THE construction sector suffered yet another blow last month — as a measure of its performance fell to a record low.
The latest Ulster Bank construction purchasing managers index (PMI) fell to 33.9 in May — its lowest ever reading.
The figure is down significantly from the 50.7 reading a year earlier. Housing was the worst performing sector, with work on residential projects falling rapidly and at a sharper pace than in April.
Commercial activity fell at the sharpest pace in six years, with civil engineering also declining substantially.
The PMI has now signalled contraction in each month of the past year.
Chief economist with Ulster Bank, Pat McArdle, said while the decline in housing has levelled off in recent months, other construction continues to weaken, dragging down the overall index.
“We maintain the view that while housing will remain in contraction for some time, any significant worsening is unlikely,” he said.
Employment in the construction sector declined at a substantial pace in May, with evidence suggesting that the record fall in staffing levels reflected declining new order volumes.
Employee numbers have now fallen in each month since May last year.
Mr McArdle said: “The record low in employment mirrors weak new orders, indicating a poor outlook for construction activity in coming months.
“This is reflected in the sentiment of constructors, with almost a third of those surveyed of the view that activity over the next year will be even weaker.”
Figures released last week by the CSO for the first quarter of 2008 also confirmed the fall-off in construction employment.
Lower activity was attributed by constructors largely to reduced new order volumes in May, which were in turn linked to deteriorating domestic demand conditions.

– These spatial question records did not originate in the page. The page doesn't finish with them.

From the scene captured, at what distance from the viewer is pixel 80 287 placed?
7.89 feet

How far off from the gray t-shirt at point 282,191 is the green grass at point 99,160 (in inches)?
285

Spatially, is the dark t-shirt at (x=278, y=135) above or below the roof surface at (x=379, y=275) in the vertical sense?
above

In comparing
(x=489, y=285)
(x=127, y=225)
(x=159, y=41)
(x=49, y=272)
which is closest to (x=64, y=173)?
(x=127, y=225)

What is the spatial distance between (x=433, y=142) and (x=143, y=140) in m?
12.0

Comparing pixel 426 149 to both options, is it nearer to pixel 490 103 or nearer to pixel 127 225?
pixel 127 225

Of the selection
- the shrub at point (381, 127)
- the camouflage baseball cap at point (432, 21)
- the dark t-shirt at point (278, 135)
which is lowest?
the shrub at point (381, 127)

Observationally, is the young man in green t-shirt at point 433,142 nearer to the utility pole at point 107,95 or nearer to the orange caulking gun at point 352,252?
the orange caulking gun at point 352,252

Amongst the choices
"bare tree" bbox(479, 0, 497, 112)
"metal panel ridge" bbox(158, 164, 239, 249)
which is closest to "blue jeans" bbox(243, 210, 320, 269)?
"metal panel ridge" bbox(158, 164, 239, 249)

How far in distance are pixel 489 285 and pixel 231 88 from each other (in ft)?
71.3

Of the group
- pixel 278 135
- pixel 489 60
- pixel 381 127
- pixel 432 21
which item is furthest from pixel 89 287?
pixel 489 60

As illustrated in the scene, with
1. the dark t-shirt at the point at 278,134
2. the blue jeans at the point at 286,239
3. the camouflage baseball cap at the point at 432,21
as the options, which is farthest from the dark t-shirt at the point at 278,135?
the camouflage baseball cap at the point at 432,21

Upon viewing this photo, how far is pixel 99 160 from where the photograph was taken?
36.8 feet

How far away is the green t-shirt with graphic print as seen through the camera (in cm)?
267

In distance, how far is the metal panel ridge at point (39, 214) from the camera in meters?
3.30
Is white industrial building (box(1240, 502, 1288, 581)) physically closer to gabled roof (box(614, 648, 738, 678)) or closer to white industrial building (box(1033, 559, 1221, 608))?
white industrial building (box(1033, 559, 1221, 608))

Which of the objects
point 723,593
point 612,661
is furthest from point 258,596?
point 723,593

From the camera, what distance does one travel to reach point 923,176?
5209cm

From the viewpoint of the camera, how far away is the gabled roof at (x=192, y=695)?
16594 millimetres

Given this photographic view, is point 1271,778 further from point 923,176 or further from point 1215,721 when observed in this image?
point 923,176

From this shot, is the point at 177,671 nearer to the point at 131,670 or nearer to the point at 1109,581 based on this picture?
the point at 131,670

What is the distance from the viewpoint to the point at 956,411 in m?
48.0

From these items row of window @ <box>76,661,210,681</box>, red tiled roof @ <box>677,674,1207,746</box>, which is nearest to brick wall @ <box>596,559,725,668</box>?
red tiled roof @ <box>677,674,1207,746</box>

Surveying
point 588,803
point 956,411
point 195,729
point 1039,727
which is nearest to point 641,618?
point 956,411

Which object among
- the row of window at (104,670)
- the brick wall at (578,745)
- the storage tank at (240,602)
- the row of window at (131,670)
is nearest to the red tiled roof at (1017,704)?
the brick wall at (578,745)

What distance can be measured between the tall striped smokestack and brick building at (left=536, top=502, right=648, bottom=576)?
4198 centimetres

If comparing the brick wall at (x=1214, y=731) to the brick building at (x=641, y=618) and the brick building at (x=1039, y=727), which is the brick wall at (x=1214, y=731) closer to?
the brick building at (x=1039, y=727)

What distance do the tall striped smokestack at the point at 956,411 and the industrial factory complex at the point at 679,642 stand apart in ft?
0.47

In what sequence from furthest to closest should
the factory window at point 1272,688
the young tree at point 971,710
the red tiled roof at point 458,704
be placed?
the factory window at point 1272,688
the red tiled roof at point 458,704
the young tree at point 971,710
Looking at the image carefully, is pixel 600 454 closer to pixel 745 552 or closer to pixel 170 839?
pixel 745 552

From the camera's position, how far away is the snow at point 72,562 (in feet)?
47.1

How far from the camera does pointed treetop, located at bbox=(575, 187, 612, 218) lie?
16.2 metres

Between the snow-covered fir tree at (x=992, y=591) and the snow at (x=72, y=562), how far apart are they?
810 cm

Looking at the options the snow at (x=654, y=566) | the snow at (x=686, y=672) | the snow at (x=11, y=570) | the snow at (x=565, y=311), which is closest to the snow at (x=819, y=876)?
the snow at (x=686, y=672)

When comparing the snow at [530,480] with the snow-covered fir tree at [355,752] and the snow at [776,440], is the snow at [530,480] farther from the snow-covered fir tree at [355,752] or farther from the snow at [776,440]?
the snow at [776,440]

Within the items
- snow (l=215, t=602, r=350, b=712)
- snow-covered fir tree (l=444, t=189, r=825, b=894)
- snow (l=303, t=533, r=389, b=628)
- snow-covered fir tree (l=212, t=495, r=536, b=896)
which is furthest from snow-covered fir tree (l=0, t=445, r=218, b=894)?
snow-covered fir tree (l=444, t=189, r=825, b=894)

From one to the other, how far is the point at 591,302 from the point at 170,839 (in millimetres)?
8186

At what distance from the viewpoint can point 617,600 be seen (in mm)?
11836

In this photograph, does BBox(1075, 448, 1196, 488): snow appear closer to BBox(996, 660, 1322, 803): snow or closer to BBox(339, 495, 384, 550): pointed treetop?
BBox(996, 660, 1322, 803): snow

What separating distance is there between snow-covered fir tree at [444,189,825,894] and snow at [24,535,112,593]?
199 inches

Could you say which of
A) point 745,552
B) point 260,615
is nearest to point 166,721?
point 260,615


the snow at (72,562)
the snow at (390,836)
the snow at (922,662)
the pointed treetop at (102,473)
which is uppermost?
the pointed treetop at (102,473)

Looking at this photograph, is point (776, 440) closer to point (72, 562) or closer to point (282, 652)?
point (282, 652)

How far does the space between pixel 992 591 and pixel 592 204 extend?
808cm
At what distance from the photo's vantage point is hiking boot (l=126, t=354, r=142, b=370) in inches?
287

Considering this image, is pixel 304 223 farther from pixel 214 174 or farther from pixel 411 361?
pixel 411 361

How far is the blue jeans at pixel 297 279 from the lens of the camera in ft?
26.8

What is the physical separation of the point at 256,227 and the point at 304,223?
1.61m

Data pointed to a 14th successive monthly fall in new orders, while the rate of decline accelerated for the third month in a row and was a survey record.
Also prices paid for inputs rose last month, but at only a slight pace.
The index noted that higher fuel prices led to increased costs at some firms, but competition amongst suppliers led a number of constructors to record a reduction in input prices.
Input buying at constructors declined rapidly as firms adjusted to reduced workloads, the survey said.
Purchasing fell for the 13th month in a row and at the sharpest pace in the survey history.
Constructors were negative overall for the fourth time in the past six months.
Shortages of new work for tender contributed to pessimism amongst constructors regarding future activity growth.